Ткань уже потеряла форму и растянулась, выцвела от многолетних стирок. Изображение потрескалось и местами отслоилось так, что надписи уже невозможно было прочитать. Я не ощущала себя человеком, который вот-вот напишет бестселлер. И, похоже, я совершенно не ощущала себя наемной убийцей. Я уставилась в потолок, размышляя, кто же я теперь, когда этот кошмар закончился и дети спят в своих комнатах рядом с моей, а Вероника устроилась в комнате напротив. Теперь, когда Стивен живет один в трейлере на своей ферме, про борьбу за опеку над детьми наконец-то можно забыть.
Я прислонилась спиной к изголовью, и ковыряя запотевшие края этикетки, размышляла о том, что сказал Джулиан в нашу первую встречу тем вечером в «Лаше». О том, как он быстро раскусил мою маскировку.
А что же мне тогда подходит?
Холодное пиво, пицца на вынос.
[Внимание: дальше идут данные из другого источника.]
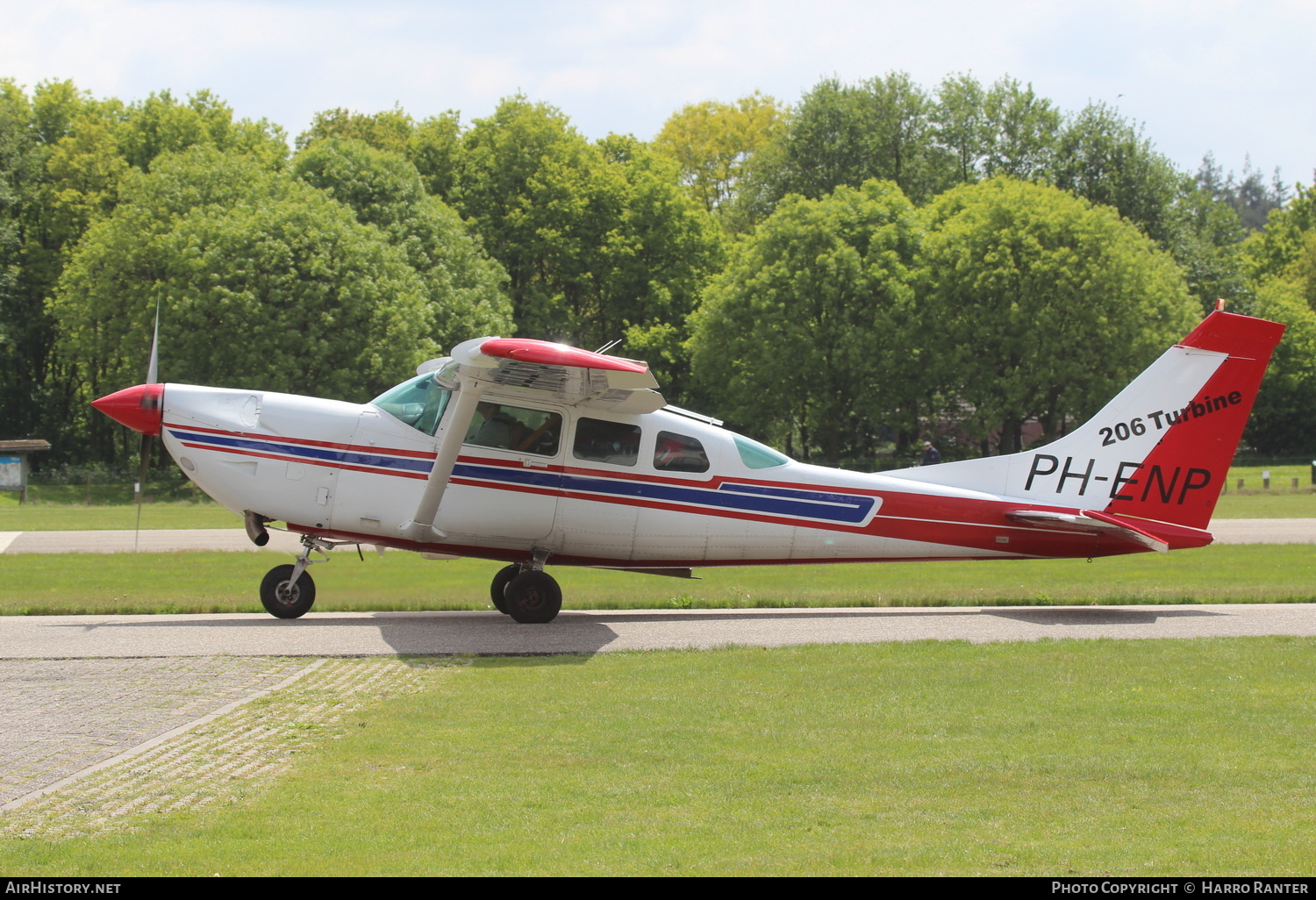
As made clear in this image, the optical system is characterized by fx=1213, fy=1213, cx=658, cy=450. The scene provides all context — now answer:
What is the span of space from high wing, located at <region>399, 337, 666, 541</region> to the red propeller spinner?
3.08 metres

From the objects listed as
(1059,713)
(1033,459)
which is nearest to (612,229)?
(1033,459)

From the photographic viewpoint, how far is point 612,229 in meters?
59.1

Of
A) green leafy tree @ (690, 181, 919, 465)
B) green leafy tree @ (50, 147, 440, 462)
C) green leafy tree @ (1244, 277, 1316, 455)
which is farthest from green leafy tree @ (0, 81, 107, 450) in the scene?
green leafy tree @ (1244, 277, 1316, 455)

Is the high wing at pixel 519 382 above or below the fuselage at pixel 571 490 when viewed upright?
above

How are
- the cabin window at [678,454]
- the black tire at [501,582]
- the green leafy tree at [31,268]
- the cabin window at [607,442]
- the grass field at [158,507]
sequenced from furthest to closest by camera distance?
the green leafy tree at [31,268] < the grass field at [158,507] < the black tire at [501,582] < the cabin window at [678,454] < the cabin window at [607,442]

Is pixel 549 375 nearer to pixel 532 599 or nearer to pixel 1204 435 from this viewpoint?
pixel 532 599

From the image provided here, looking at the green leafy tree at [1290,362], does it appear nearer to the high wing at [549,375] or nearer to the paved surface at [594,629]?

Босиком, в джинсах и свободной выцветшей футболке.
Я поставила бутылку на тумбочку, взяла телефон, нашла его номер. Было девять тридцать вечера, вторник.
Ты знаешь, как меня найти.
Я написала сообщение Нике.
Финн: Ты присмотришь за детьми, если я отлучусь ненадолго?
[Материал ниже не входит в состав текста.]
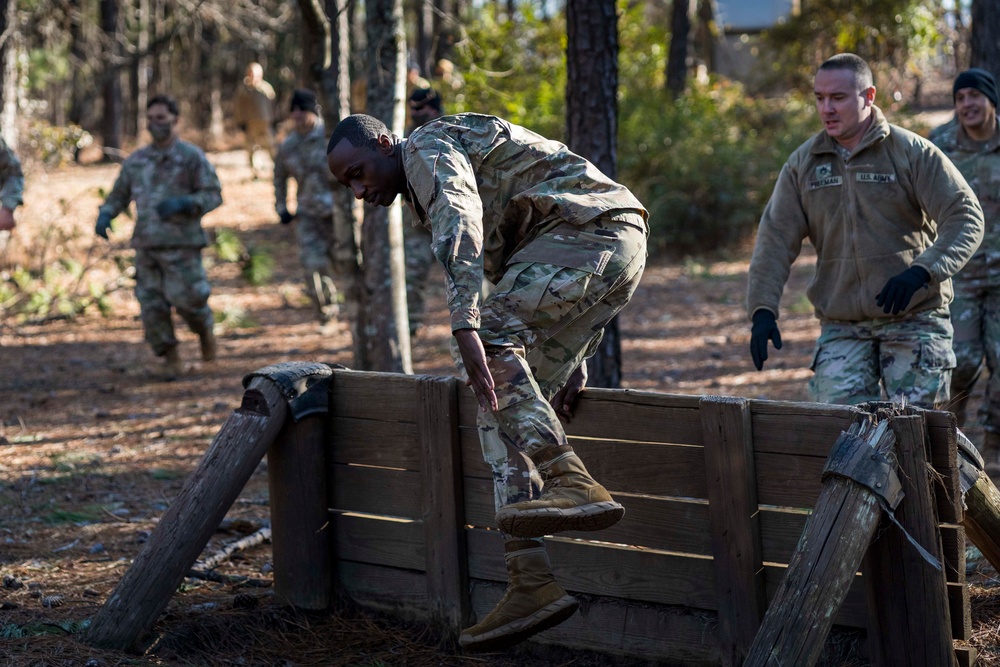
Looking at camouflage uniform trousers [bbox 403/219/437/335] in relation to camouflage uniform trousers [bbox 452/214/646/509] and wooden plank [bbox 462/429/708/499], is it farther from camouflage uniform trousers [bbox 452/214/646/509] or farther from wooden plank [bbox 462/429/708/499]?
camouflage uniform trousers [bbox 452/214/646/509]

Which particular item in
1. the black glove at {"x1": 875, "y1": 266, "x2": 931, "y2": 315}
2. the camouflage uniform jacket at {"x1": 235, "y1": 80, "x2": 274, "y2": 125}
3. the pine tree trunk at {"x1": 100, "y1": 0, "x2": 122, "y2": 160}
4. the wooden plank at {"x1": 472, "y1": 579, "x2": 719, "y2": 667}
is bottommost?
the wooden plank at {"x1": 472, "y1": 579, "x2": 719, "y2": 667}

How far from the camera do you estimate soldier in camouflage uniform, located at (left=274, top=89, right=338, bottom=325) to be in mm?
11445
Вероника: Думала, ты никогда не соберешься.
Я встала, натянула толстовку и кроссовки. Когда я надевала бейсболку, дверь спальни, скрипнув, открылась. Ника заглянула ко мне в комнату.
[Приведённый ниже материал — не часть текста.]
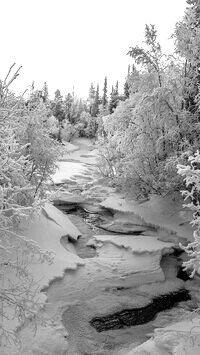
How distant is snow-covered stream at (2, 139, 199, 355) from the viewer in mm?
8781

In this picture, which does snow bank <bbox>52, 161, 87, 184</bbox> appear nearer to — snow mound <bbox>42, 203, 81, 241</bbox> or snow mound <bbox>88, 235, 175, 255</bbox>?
snow mound <bbox>42, 203, 81, 241</bbox>

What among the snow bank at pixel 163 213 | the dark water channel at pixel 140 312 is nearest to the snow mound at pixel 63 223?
the dark water channel at pixel 140 312

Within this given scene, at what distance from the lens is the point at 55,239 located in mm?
13969

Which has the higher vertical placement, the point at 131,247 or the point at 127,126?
the point at 127,126

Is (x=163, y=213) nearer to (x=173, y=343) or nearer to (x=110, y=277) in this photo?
(x=110, y=277)

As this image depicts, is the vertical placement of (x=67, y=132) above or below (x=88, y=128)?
below

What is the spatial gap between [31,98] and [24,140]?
2756 millimetres

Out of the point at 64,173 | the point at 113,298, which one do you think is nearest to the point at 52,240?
the point at 113,298

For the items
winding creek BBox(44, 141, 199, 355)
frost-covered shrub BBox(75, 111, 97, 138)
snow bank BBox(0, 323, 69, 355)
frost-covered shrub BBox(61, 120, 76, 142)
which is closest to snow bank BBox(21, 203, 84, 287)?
winding creek BBox(44, 141, 199, 355)

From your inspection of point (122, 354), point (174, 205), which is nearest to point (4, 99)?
point (122, 354)

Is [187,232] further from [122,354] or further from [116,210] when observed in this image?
[122,354]

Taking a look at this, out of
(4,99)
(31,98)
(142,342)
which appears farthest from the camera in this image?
(31,98)

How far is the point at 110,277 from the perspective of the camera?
40.1 feet

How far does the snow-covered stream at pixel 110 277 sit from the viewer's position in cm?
878
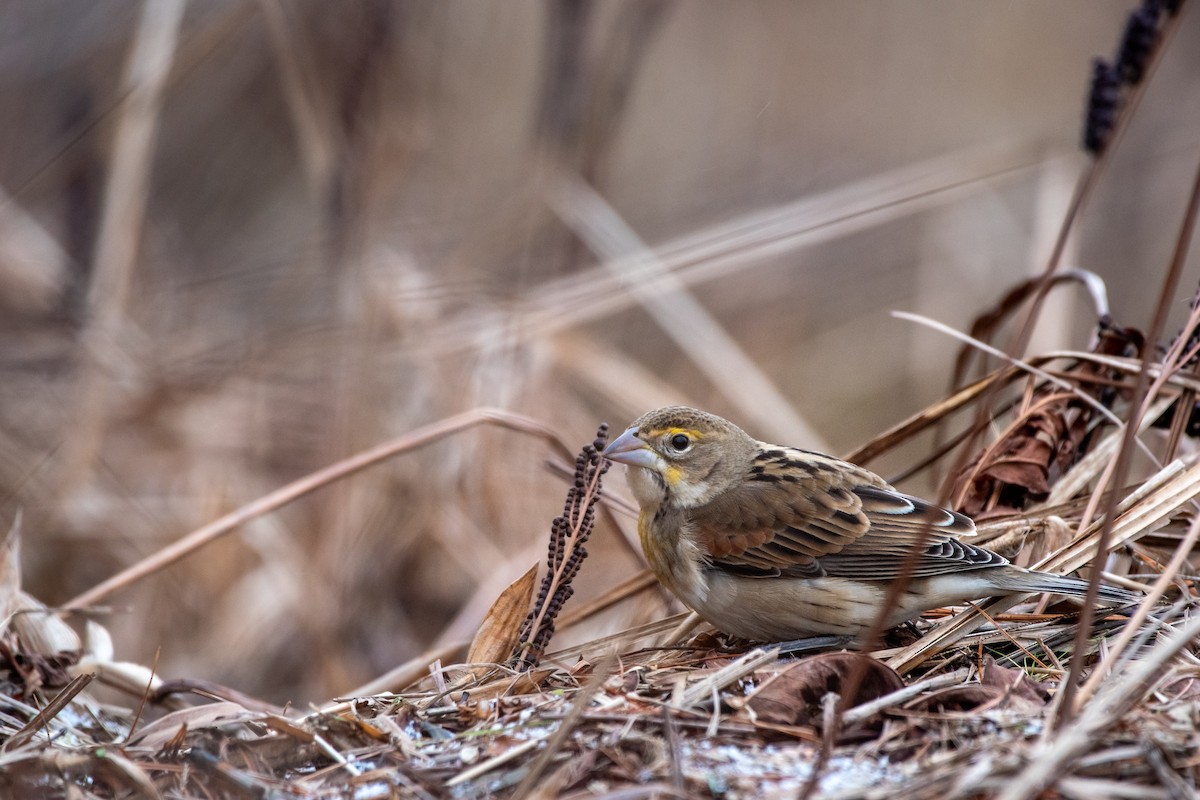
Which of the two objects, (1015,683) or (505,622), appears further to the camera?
(505,622)

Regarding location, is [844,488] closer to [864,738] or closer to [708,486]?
[708,486]

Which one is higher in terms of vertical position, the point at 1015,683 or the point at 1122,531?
the point at 1122,531

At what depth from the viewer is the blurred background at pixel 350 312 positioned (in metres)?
6.25

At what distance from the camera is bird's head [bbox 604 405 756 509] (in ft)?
15.2

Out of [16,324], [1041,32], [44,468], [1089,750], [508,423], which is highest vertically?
[1041,32]

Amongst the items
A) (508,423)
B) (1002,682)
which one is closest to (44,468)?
(508,423)

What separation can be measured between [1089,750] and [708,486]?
85.8 inches

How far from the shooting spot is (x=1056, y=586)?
11.9 feet

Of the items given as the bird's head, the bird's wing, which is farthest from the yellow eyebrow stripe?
the bird's wing

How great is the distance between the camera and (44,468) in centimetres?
649

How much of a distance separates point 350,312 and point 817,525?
3.01 metres

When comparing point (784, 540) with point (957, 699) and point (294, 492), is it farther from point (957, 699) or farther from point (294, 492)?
point (294, 492)

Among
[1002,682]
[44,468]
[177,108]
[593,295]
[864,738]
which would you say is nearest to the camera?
[864,738]

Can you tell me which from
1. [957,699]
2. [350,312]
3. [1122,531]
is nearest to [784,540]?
[1122,531]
Она болезненно поморщилась, увидев на мне джинсы и футболку. Укоризненно покачав головой, она бросила мне маленькую косметичку.
– Можешь хотя бы чуть-чуть накраситься, если идешь на встречу со своим адвокатом. И завтра утром, когда вернешься домой, желаю услышать все подробности за чашечкой кофе. Сегодня не жду, – сказала она и подмигнула.
Дверь закрылась. Я открыла косметичку и заглянула в нее, ожидая увидеть вырвиглазные цвета, но с приятным удивлением обнаружила прозрачный блеск для губ и обычную тушь для ресниц. Я наклонилась к зеркалу и неуверенно нанесла их, но, увидев, что женщина, которая отражается в зеркале, похожа на меня, осталась довольна.
Инстинктивно я потянулась за своей большой сумкой для мамочек, но затем поняла, что она мне не нужна. Не сегодня.
Вместо этого я взяла немного наличных из ящика стола и положила их в свою дамскую сумочку. Что-то мягкое внутри сумочки пощекотало мне руку. Парик.
Он был смят и порван, длинные светлые пряди спутались в сплошной комок. Я пробежалась пальцами вдоль локонов, разглаживая их. Вздохнув, я положила его на стол.
Было без трех минут десять, когда я припарковалась рядом с джипом Джулиана на практически пустой парковке. Окна в «Лаше» были тусклыми, в золотисто-коричневом неярком свете позади бара были видны силуэты перевернутых стульев на столах. Я прижала руку козырьком к двери, заглянув внутрь, и удивилась, когда дверь открылась.
Джулиан стоял ко мне спиной, заменяя пустые бутылки на полные на верхней полке с алкоголем. Рукава его белоснежной рубашки были закатаны, а воротничок расстегнут, как если бы он уже закончил работать.
– Простите, бар закрывается, – бросил он через плечо.